• [RECORDS FOR THE EXERCISE]

───

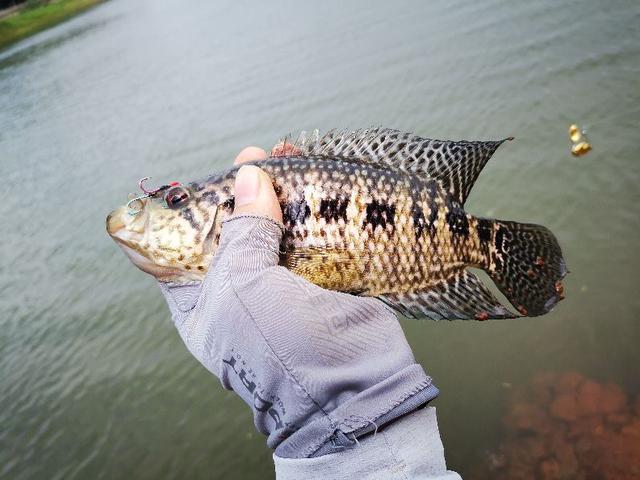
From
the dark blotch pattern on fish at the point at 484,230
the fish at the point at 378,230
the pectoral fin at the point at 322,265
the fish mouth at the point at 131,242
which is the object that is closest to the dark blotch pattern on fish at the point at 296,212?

───

• [EXERCISE] Output the lines of the records above as a JSON list of strings, one string per line, with blank lines omitted. Leave the pictures out of the answer.

• [RESPONSE TO THIS EXERCISE]
[
  "From",
  "the dark blotch pattern on fish at the point at 484,230",
  "the fish at the point at 378,230",
  "the pectoral fin at the point at 322,265",
  "the fish mouth at the point at 131,242",
  "which is the object that is closest to the dark blotch pattern on fish at the point at 296,212?"
]